9. Famous Last Words
King’s dying words were to Ben Branch, a musician who was scheduled to play at an event that night. He said: “Ben, make sure you play ‘Take My Hand, Precious Lord’ in the meeting tonight. Play it real pretty.”
8. Immortal in London
A statue of Martin Luther King Jr. in his choir robes stands outside Westminster Abbey in London. King is one of 10 martyrs immortalized at the historic church.
7. A Taboo Romance
In the 1940s, while still at school in Pennsylvania, King fell in love with a German cafeteria worker. King’s fellow seminarians talked him out of it on the grounds that King’s father would have objected to the interracial romance.
6. Not His Father’s Pick
King’s father also wasn’t fond of his eventual bride Coretta Scott. King Sr. had apparently already arranged for King Jr. to marry opera singer Mattiwilda Dobbs, whose father had founded the Atlanta Civil League and the Atlanta Negro Voters League.

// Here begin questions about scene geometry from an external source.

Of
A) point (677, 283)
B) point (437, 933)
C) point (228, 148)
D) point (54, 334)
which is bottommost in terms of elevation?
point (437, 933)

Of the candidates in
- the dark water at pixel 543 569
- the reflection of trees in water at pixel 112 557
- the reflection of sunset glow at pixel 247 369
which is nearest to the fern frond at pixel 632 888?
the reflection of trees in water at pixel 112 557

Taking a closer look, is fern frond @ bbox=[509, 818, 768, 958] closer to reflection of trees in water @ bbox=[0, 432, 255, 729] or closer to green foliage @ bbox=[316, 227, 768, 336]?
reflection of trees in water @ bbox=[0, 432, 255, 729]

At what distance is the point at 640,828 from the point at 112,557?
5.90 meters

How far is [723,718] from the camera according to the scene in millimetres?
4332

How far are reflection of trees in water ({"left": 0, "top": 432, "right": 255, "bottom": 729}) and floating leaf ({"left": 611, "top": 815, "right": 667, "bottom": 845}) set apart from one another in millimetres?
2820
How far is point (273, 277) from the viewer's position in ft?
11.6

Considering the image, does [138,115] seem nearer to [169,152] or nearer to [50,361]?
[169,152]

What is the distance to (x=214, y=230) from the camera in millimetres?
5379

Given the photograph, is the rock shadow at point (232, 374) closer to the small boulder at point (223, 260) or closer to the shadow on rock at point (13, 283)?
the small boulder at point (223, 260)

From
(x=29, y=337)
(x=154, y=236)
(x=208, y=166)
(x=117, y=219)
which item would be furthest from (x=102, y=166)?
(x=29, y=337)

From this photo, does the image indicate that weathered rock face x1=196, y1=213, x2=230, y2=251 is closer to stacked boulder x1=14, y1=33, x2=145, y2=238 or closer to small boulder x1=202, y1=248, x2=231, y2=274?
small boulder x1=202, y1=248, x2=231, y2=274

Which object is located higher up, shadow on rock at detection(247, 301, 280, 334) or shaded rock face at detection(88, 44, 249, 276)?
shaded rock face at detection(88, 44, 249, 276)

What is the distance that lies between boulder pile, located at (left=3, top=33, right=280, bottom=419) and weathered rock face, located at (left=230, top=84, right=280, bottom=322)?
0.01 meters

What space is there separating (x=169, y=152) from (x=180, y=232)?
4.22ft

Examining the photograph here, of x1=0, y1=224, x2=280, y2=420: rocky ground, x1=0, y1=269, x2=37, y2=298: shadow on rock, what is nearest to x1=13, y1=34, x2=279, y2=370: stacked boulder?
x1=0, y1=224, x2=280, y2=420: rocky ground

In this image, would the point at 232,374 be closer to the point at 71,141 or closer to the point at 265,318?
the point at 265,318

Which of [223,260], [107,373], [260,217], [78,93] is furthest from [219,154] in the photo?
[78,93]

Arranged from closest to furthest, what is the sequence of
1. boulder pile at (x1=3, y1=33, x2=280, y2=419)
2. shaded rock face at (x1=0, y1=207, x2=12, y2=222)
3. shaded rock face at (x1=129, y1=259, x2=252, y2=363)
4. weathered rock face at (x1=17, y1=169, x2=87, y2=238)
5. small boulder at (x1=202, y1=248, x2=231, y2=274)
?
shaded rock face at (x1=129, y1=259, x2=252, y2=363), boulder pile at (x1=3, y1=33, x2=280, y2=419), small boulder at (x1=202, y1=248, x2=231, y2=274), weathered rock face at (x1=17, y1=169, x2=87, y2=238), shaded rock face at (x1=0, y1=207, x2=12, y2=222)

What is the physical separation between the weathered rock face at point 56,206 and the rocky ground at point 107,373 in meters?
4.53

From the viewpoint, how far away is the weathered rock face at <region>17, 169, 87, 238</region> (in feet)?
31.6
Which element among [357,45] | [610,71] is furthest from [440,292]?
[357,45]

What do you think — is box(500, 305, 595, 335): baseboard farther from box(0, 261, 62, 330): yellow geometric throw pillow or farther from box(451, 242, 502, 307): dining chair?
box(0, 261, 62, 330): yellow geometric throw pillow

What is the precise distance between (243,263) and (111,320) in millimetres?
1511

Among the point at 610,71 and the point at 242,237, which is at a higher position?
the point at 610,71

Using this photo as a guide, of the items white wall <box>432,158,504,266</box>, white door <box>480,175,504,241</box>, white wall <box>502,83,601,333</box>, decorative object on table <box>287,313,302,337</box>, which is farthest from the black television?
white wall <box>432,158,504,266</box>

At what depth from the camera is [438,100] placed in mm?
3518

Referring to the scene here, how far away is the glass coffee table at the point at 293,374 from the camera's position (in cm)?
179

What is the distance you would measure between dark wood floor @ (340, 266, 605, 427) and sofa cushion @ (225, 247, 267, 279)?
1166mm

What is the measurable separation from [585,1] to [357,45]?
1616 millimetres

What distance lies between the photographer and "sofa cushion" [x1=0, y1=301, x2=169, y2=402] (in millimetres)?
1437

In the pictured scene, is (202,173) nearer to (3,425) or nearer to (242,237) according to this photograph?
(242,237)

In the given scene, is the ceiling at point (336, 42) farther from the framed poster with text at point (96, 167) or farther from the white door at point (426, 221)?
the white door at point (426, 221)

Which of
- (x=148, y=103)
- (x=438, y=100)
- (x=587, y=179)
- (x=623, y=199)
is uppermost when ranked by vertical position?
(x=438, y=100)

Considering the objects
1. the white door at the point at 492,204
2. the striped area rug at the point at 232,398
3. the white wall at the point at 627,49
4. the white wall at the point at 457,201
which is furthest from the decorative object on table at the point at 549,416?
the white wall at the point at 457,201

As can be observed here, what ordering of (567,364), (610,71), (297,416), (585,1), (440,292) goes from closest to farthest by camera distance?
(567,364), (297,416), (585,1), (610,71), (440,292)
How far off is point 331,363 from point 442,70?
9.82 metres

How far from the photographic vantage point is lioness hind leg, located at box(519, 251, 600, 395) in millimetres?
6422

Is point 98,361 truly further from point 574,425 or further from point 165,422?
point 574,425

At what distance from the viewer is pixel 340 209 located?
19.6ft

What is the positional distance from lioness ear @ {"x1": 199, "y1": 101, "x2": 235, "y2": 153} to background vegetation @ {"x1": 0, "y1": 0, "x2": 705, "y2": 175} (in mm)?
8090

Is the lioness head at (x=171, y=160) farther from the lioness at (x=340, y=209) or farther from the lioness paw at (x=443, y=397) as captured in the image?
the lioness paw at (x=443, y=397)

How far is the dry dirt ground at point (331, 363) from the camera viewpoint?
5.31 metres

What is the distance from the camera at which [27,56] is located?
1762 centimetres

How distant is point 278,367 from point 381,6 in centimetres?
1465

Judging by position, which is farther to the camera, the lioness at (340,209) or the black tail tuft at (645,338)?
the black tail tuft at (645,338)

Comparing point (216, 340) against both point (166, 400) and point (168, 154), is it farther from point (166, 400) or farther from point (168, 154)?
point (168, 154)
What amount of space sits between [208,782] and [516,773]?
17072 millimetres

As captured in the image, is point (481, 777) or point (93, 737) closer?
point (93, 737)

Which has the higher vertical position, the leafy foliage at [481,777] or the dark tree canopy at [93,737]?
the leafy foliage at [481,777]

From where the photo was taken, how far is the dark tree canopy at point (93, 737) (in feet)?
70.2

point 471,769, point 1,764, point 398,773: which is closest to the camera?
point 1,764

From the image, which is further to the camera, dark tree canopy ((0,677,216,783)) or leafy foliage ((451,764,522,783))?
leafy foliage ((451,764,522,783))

5. An Eye-Opening Experience
When King was 15, and again at 18, he worked harvesting tobacco in Simsbury, Connecticut during the summers. The experience exposed him to racial tolerance for the first time in his life, and he was particularly moved by the racially-integrated church services. More than a decade later, he famously said: “It is appalling that the most segregated hour of Christian America is eleven o’clock on Sunday morning.”
4. Last-Minute Improvisation
The final and most famous part of King’s “I Have a Dream” speech was improvised. The speech originally did not contain the passage that started with “I have a dream.” Just before the 7th paragraph of his prepared remarks, King paused, and his friend Mahalia Jackson shouted “tell ‘em about the dream!” In that moment, he abandoned his notes and improvised the second half of the speech.
3. Humble in Death
King viewed his own financial sacrifices as a vow of poverty, and, in keeping with his beliefs, his funeral procession featured a humble casket drawn by a mule carriage.
2. The Suicide Letter
In 1964, FBI Director J. Edgar Hoover attempted to publicly discredit MLK by calling him the “most notorious liar in the country.” The FBI also sent King an anonymous letter that threatened to expose King’s extramarital affairs and encouraged him to commit suicide before King was exposed as a cheater.
1. Man of the Year
In 1963, Martin Luther King was named “Man of the Year” by Time Magazine. The “I Have a Dream” speech lasted 17 minutes, and is considered by many to be the greatest speech of the 20th century. The speech marked a critical turning point in the Civil Rights Movement and continues to inspire today.